Manolo, ou une Légende en demi-teinte

La Légende de Manolo, film déconseillé aux plus de 6 ans

Si certains fêtent Halloween à coup de bonbons ou de costumes plus ou moins effrayants (je vous assure que les bourrelets, ça a son petit côté effrayant), le cinéma d’animation a cet automne décidé de célébrer la fête des morts avec un nouveau long métrage du nom de « The Book of Life » (pour une version française plus sobre : « La Légende de Manolo »). Petit décryptage d’une Légende qui n’en deviendra sans doute pas une.

Si vous ne voulez pas vous faire spoil, nous vous déconseillons fortement de lire cet article.

Le film

Fruit d’une très longue gestation, comme nombre de films du genre, un premier aperçu de ce film d’animation était disponible dès le mois de mai de cette année.

S’il fallait vous faire un petit historique du projet en tant que tel, l’on pourrait signaler que le film devait initialement être réalisé par les studios de DreamWorks Animation, lors de la genèse du projet en 2007, mais ce seront finalement les studios de Reel FX Studios, que l’on connaît notamment – ou pas – pour de petites réalisations comme L’Âge de glace : Un Noël de mammouths, qui hériteront du bébé. Dès 2012, le nom de Guillermo del Toro est dévoilé pour endosser le rôle de producteur, et le casting est quant à lui annoncé 18 mois plus tard, à un an de la sortie officielle prévue du film, avec notamment Diego Luna, Zoe Saldana et Channing Tatum pour les voix originales. Le film sortira par ailleurs dans les temps puisqu’il n’aura qu’une semaine de retard – signalé dès octobre 2013 -, et sera diffusé sur les écrans américains le 17 octobre, contre le 22 octobre pour les cinémas français.

Affiche française de La Légende de Manolo
Film d’animation, d’aventure, comédie, comédie musicale, les qualificatifs sont nombreux pour tenter de décrire ce long métrage. Une chose est cependant sûre : si l’âge minimum recommandé pour aller le voir est de 6 ans, il n’est guère nécessaire – et il serait presque surfait – d’avoir plus de 6 ans pour l’apprécier à sa juste valeur. Si le contexte du film offre de nombreuses possibilités, dont nous rediscuterons d’ici peu, il faut cependant se rendre à l’évidence : le scénario ne révolutionne pas l’histoire du cinéma. Sur fond de trio amoureux nourri de chansons toutes plus niaises les unes que les autres (et pour cause, elles baignent dans un océan de bons sentiments et de valeurs morales des plus nobles), les gentils sont particulièrement et foncièrement bons, et les méchants ne sont en fin de compte pas réellement si méchants que cela. Cela n’est bien évidemment pas surprenant. Il était en effet inenvisageable que dans un film pour enfants, la mort fasse peur et que tout ne finisse pas pour le mieux.

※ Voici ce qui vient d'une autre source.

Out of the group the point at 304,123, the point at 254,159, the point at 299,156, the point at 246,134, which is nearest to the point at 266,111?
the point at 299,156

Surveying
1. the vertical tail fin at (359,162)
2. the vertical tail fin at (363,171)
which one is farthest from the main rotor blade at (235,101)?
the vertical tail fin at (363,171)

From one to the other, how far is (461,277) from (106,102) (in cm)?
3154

En cela, le choix du contexte culturel de la Fête des Morts, telle qu’elle est célébrée au Mexique, est intelligent (outre le fait qu’il procure la trame de l’histoire). Les aspects les plus sombres de cette question délicate nous sont donc ainsi épargné, par la connotation positive et les traditions festives de cet événement. Mais c’est aussi un magnifique prétexte esthétique, puisque tout l’univers graphique du film tourne autour de ce thème. Mais revenons quelques instants en arrière pour reprendre au commencement.

Là où ça coince

Laissez-moi d’abord vous résumer rapidement l’histoire (attention aux yeux qui ne souhaitent pas se faire spoil).

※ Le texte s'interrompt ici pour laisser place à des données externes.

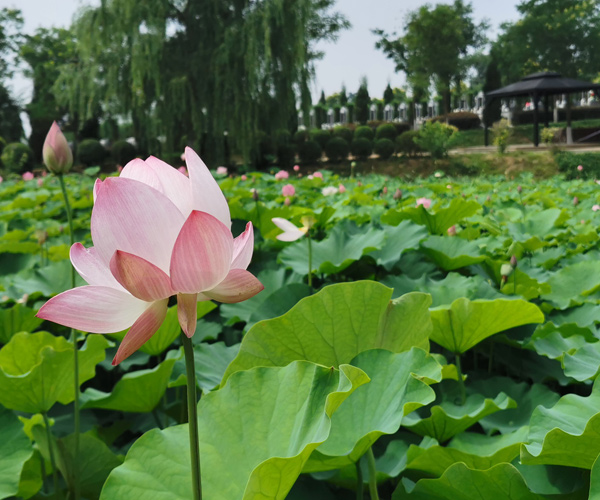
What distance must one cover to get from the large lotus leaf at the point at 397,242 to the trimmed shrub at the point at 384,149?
14594mm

Une guide aussi espiègle que pédagogue propose à un petit groupe d’élèves, dont les méfaits les ont conduits en guise de punition dans un musée, une visite privée de ce dernier et toute particulièrement de sa collection temporaire sur la culture mexicaine. Au cœur de cette exposition se trouve le fameux Livre de la Live (d’où le film tire son titre original), et en en parcourant les feuilles, nos jeunes délinquants découvrent la Légende de Manolo, que la guide s’efforce de faire revivre grâce à des marionnettes. Nous sommes alors plongés, au même titre que ces enfants, dans l’histoire palpitante d’un trio d’enfants, Jaoquin, Manolo et Maria, dont les aventures amoureuses font l’objet d’un pari entre les deux entités régnant sur le royaume des Âmes chéries et celui des Âmes oubliées, avec à la clé, la domination du royaume de l’autre. Afin de sauver sa belle et tendre, qu’il croyait morte, Manolo va donc devoir parcourir tour à tour ces deux royaumes afin de réaliser un certain nombre d’épreuves lui permettant alors de revenir dans le monde des vivants, de sauver sa ville et de gagner le cœur de Maria, Joaquin redevenant un homme humble et les deux rois de la mort se réconciliant.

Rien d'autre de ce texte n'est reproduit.